» SOURCE MATERIAL:

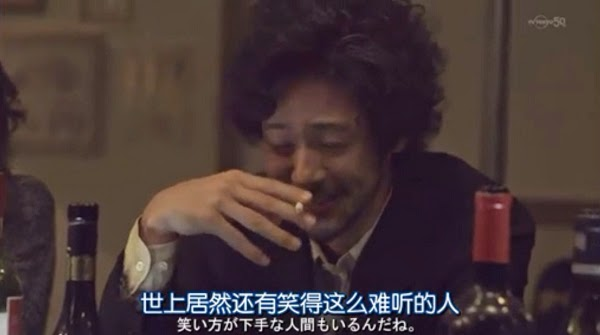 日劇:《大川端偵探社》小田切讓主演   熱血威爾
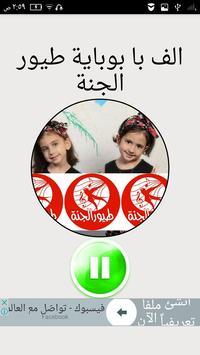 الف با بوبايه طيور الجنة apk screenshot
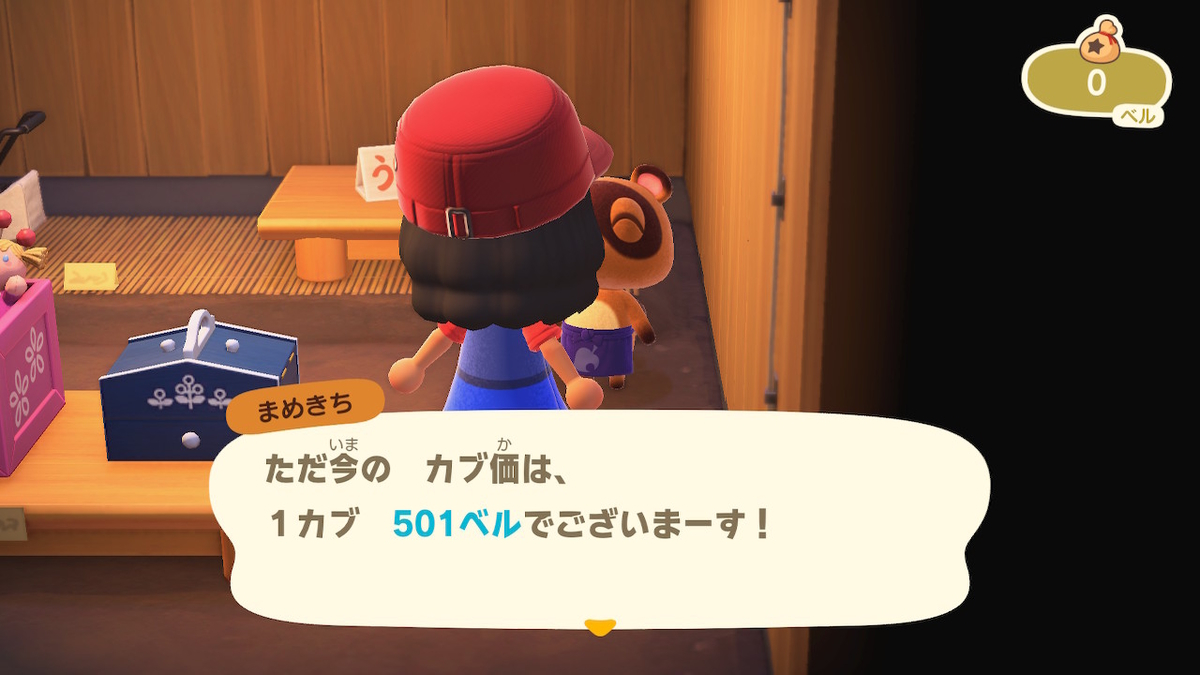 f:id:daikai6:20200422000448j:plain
--
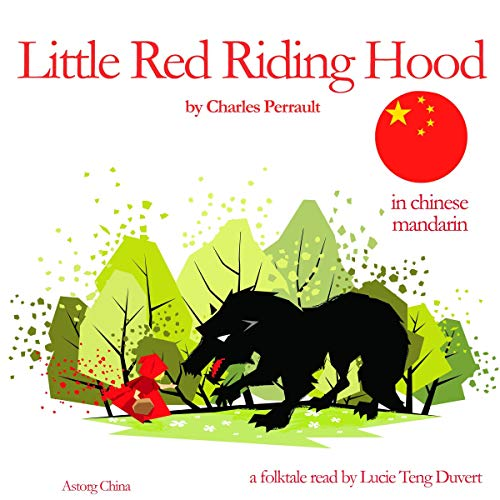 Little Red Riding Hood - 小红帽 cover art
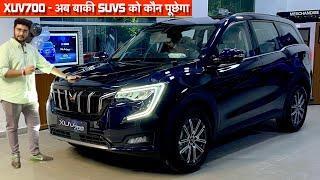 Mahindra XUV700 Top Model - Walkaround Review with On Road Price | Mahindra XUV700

» WORK ORDER: The answer is those lines of the material above that run from the one containing "Little Red Riding Hood - 小红帽 cover art" up to and including the one containing "Mahindra XUV700 Top", restated exactly and without images.

» REPLY TO THE EXERCISE:
 Little Red Riding Hood - 小红帽 cover art
 Mahindra XUV700 Top Model - Walkaround Review with On Road Price | Mahindra XUV700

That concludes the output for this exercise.